Markets started 2017 on a bullish footing: Asian and European markets opened higher, as did the U.S. markets. The major domestic stock market indices are close to all-time highs and testing key psychological levels, namely the 20,000 level on the Dow Jones Industrial Average. The index started the year only 1.2 percent away from shattering that mark. Investors are optimistic about the incoming Trump Administration and proposed economic policies. Consumer confidence is also at a multi-year high.
Trading volume will return to normal this week as traders return from vacation. Energy was the first market to benefit from the jump in activity and is leading out of the gate: oil opened at a new 18-month high following news that Kuwait and Oman cut production as agreed in last month’s production cut deal. Bullish sentiment in the oil market is high.
Global manufacturing and service sector growth, minutes from the last Federal Open Market Committee (FOMC) meeting, and light vehicle sales are on tap this week.
The Eurozone manufacturing Purchasing Managers’ Index (PMI) reached its highest level in five years at 54.9. China’s PMI hit 51.9, while the U.K. jumped to 56.1, up from 53.6 a month earlier, more evidence that Brexit fears were 180 degrees wrong. The U.S. manufacturing PMI increased to 54.7, beating expectations. Any reading above 50 indicates expansion.
November construction spending in the U.S. increased 0.9 percent, beating expectations of 0.6 percent.
FOMC minutes and domestic light vehicle sales for December are out on Wednesday. The consensus is looking for a slight dip in the sales pace, to 17.8 million from November’s 17.9 million.
Services PMI data for China, the U.K., and the U.S. will be out on Thursday. While the Chinese report is expected to decline marginally, analysts forecast the U.S. report to remain unchanged and the U.K. service sector to grow slightly. Weekly crude inventory figures will also be released on Thursday due to the holiday. Domestic stockpiles are forecast to increase by only a few thousand barrels. Weekly unemployment claims, which remain at multi-decade lows, are expected to show a marginal decline from the previous report.

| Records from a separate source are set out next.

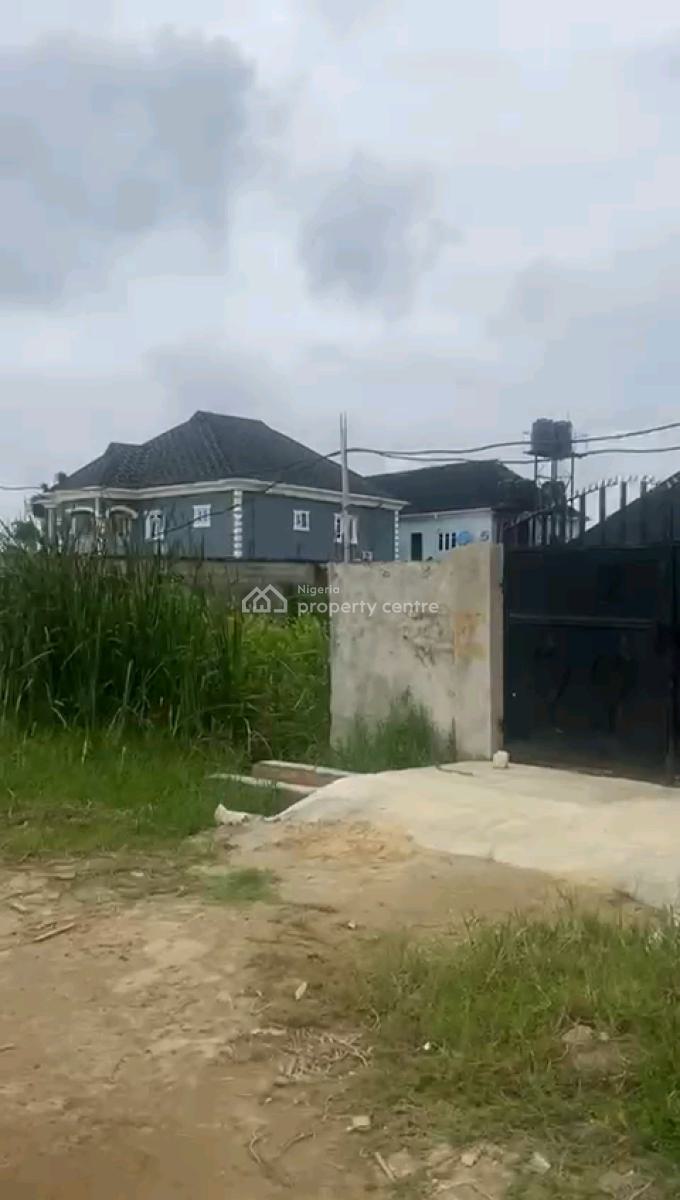 Description: a Bareland Measuring *(672,010 Sqmts)* in a Well Secured, Prince Idris Street, Oworonshoki, Shomolu, Lagos, Mixed-use Land for Sale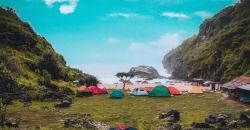 Wisata di Gunungkidul, Kunjungi Pantai Mungil Diapit Dua Tebing Karang
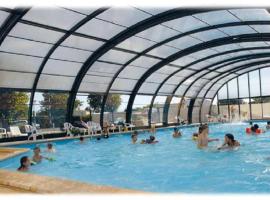 ZEcamping 3 étoiles pet friendly piscine couverte chauffée et soirées animées, Hotel in Apremont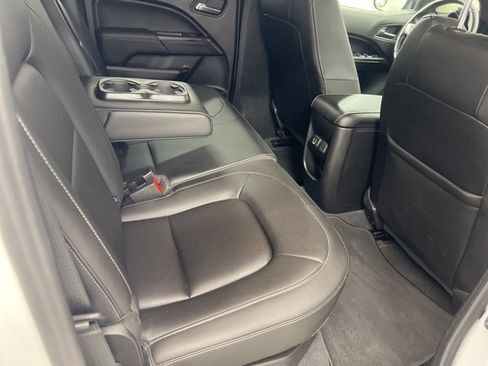 Used 2019 GMC Canyon SLT image 22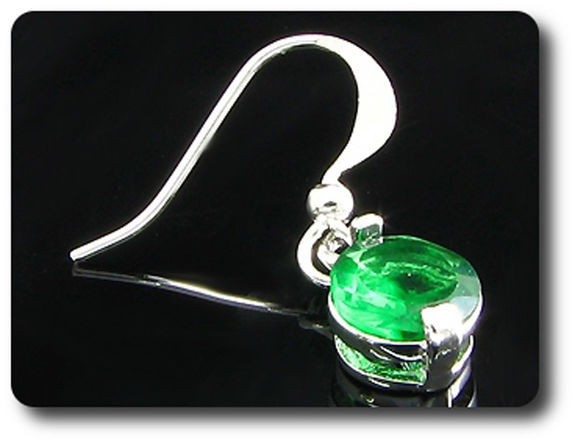 BOUCLES D'OREILLE EMERAUDE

The December employment report is out on Friday. Non-farm payroll is expected to show a net gain of 170,000 jobs. The unemployment rate is expected to increase from 4.6 percent to 4.7 percent. Economists forecast hourly earnings rose 0.2 percent, a reversal from the 0.1 percent dip in November. Factory orders and the foreign trade balance for November are also due Friday. Analysts believe the trade deficit increased to $43.4 billion, up from $42.6 billion in October. Although some have blamed the rising trade deficit on the rising U.S. dollar, in the short-term a stronger dollar cuts the trade deficit because imports and exports are ordered months in advance. Instead, the rising trade deficit reflects rising oil prices since the U.S. is still a net importer of energy, as well as improving economic conditions driving consumer spending.
In earnings news, Monsanto and Walgreens are set to report before Thursday’s opening bell. Monsanto (MON) will deliver its first-quarter report. Analysts are forecasting earnings per share (EPS) of $0.01 versus the $0.10 loss recorded during the same period last year. Although shares gained in 2016, they are 6 percent below the June 2016 high and stuck in a trading range since making that high. Analysts expect Walgreens (WBA) will report $1.09 per share in earnings. The main story remains the Rite Aid (RAD) buyout. Walgreens recently announced it would sell 865 stores in an effort to gain regulatory approval. The deal is expected to close on January 27.